-- THE DATA follows --
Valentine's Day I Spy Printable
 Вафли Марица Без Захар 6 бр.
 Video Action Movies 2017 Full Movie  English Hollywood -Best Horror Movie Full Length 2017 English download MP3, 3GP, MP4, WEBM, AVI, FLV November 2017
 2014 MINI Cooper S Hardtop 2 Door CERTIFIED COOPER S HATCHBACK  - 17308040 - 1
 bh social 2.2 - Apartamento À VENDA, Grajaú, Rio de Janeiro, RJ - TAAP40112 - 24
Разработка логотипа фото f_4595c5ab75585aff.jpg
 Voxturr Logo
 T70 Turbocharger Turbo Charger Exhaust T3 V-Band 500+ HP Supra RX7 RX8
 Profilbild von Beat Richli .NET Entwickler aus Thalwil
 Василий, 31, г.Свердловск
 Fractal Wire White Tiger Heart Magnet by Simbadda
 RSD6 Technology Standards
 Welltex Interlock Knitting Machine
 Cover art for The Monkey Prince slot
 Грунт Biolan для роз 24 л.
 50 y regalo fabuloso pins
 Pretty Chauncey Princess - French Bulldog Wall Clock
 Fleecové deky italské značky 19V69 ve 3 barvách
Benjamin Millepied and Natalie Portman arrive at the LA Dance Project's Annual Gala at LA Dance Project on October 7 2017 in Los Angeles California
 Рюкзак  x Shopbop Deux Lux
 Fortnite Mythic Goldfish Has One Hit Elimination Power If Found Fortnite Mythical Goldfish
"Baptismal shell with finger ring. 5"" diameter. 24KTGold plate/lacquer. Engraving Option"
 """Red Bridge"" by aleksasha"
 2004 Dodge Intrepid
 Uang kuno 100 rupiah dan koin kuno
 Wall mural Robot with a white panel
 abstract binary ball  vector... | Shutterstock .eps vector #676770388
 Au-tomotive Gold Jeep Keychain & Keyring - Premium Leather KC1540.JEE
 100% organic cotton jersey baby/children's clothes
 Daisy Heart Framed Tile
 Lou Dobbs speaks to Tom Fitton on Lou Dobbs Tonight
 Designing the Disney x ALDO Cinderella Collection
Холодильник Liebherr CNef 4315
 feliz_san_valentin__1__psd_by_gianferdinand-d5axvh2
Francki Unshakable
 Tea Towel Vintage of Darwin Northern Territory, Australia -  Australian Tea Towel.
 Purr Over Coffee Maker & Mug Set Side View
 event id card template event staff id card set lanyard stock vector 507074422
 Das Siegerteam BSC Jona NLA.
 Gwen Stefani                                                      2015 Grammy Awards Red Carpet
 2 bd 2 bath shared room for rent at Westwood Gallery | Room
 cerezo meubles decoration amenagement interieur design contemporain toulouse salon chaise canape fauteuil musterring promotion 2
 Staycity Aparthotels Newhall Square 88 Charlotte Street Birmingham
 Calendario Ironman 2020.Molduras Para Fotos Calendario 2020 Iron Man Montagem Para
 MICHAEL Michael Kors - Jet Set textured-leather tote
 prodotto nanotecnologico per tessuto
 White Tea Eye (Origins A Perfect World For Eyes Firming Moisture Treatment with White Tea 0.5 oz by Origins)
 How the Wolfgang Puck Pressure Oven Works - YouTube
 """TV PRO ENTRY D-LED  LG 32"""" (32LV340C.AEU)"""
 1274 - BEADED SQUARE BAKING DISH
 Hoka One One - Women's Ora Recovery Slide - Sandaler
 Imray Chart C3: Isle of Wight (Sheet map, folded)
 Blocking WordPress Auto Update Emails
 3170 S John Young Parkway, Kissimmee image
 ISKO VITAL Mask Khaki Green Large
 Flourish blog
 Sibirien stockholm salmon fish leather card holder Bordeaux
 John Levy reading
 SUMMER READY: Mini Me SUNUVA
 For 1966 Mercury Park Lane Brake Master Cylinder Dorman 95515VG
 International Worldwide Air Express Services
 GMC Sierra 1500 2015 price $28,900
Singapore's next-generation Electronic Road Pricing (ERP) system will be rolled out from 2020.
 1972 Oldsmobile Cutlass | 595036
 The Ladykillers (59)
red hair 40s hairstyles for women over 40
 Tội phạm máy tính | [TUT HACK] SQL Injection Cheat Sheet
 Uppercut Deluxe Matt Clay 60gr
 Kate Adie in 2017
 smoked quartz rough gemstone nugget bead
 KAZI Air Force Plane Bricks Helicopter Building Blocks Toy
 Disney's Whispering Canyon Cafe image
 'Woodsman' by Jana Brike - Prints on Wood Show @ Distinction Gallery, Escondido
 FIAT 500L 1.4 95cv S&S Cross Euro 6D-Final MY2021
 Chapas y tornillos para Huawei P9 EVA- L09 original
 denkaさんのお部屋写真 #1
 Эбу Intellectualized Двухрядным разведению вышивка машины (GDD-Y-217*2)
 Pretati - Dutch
-- THE DATA concluded --
AIM OF THE TASK:
Every line from the line containing "denkaさんのお部屋写真 #1" to the last line of the material above must be repeated exactly, and no other line.

OUTPUT OF THE EXERCISE:
 denkaさんのお部屋写真 #1
 Эбу Intellectualized Двухрядным разведению вышивка машины (GDD-Y-217*2)
 Pretati - Dutch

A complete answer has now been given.